Frauen fordern mehr Beteiligung an Friedensprozessen ein!

CARE zum 12. Jahrestag der UN-Resolution 1325 zu Frauen, Frieden und Sicherheit

Wien (OTS) - Anlässlich des 12. Jahrestages der UN-Resolution 1325 zu Frauen, Frieden und Sicherheit am 31. Oktober kritisiert die Hilfsorganisation CARE, dass Friedens- und Sicherheitspolitik immer noch mehrheitlich von Männern gemacht wird. In vielen Gesellschaften verhindern traditionelle Geschlechterrollen die aktive Beteiligung von Frauen in Friedensprozessen.
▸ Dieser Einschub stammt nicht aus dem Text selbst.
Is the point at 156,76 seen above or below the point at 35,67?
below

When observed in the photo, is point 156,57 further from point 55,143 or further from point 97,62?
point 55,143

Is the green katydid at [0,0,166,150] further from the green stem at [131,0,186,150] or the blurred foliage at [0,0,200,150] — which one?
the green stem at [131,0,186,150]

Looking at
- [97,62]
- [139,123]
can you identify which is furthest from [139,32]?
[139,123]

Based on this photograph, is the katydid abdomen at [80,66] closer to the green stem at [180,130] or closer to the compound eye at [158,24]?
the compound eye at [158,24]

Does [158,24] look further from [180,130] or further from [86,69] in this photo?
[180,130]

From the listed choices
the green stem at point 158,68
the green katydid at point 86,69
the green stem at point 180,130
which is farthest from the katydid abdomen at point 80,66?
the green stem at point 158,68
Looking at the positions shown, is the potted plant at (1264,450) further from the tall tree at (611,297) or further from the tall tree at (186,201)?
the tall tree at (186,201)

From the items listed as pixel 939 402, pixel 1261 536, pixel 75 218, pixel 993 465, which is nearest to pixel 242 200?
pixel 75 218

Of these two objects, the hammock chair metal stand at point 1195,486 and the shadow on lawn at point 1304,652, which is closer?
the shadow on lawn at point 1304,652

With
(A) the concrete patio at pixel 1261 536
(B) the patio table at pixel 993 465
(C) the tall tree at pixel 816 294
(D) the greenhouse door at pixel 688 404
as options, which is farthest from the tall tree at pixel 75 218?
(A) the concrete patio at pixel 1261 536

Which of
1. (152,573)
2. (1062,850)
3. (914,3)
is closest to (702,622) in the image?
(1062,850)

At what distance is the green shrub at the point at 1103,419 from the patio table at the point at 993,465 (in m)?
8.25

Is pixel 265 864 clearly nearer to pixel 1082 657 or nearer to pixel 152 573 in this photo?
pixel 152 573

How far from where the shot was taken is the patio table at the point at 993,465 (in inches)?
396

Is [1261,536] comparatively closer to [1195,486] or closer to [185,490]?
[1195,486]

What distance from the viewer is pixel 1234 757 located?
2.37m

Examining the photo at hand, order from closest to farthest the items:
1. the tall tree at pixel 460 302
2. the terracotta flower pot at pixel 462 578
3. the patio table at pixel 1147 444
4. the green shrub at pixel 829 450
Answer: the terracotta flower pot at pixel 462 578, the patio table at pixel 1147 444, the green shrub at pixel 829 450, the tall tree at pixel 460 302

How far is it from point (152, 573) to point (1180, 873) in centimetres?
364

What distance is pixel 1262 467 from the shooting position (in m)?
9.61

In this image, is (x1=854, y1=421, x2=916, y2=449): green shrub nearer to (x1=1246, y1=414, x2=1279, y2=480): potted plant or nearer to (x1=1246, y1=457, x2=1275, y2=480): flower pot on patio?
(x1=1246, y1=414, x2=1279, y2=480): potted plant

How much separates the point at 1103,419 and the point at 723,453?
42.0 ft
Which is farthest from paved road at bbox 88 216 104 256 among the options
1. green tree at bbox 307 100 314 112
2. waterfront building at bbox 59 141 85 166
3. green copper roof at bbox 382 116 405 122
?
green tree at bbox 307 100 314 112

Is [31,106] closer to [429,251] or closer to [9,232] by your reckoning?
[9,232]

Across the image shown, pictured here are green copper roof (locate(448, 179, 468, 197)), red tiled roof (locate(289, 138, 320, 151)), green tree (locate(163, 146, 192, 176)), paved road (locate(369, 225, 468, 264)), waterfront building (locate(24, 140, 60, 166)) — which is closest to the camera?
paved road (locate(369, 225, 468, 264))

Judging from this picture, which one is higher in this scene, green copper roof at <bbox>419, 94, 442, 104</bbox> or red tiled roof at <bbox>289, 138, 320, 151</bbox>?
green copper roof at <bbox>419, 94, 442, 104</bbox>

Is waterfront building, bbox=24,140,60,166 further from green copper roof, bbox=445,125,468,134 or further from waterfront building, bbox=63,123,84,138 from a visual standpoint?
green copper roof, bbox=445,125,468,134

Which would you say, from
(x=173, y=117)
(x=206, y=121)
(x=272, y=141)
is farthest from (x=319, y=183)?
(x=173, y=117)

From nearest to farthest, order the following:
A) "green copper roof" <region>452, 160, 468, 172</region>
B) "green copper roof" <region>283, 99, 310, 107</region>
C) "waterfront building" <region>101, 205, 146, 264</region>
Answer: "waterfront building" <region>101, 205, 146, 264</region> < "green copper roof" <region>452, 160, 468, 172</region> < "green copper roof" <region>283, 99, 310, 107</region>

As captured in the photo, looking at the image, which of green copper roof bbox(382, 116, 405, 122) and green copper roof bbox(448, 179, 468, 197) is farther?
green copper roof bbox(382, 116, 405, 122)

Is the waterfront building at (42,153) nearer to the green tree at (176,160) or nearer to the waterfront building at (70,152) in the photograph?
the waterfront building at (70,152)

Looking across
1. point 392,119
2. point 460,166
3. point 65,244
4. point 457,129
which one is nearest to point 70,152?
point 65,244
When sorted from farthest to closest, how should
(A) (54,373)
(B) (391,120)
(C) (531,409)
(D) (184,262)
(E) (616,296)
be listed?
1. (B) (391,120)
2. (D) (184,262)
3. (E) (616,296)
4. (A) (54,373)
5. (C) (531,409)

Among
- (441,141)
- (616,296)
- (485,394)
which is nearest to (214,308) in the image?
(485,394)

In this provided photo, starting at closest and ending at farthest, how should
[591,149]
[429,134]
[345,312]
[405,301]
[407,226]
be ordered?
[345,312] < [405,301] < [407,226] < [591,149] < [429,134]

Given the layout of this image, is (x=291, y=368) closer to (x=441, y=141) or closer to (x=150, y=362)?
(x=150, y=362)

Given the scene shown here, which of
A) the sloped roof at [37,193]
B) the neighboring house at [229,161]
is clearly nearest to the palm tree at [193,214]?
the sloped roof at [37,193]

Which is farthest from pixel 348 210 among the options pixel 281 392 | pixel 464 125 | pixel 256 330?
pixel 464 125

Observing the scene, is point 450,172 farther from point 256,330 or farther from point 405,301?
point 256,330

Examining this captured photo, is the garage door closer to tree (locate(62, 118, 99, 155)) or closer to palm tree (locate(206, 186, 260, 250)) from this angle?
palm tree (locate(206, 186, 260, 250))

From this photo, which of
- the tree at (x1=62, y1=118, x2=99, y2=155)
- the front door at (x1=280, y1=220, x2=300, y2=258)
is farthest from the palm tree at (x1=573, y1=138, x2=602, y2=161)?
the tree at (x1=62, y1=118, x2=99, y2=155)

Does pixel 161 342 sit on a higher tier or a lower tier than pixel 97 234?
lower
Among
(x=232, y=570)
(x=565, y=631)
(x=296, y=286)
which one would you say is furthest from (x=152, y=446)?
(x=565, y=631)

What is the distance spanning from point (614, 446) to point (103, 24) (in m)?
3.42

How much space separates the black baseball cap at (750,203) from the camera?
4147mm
Dass es auch anders geht, zeigen erfolgreiche CARE-Projekte in Burundi, Nepal, Uganda und dem Südkaukasus, die von der Österreichischen Entwicklungszusammenarbeit gefördert werden. Der österreichische Nationale Aktionsplan zu Resolution 1325 gilt international als vorbildhaft.

Die wichtige Rolle der Zivilgesellschaft in Friedensprozessen ist Schwerpunktthema der jährlich in New York stattfindenden offenen Debatte des UN-Sicherheitsrates über die Umsetzung von Resolution 1325, die ursprünglich für 29. Oktober geplant war, aufgrund des Hurrikans Sandy aber verschoben wurde. Im Vorfeld hatten CARE und das International Peace Institute (IPI) zu einem Runden Tisch geladen, bei dem Frauenrechtsaktivistinnen aus Nepal und Uganda ihre Erfahrungen mit hochrangigen DiplomatInnen und UN-VertreterInnen teilten und Empfehlungen aussprachen: So sollten Frauenorganisationen in Friedensprozessen von Anfang an regelmäßig und systematisch konsultiert werden. Zudem müssten Staaten für einen verbesserten Schutz von Aktivistinnen sorgen, die vielfach ihr Leben riskieren, wenn sie friedenspolitisch tätig werden.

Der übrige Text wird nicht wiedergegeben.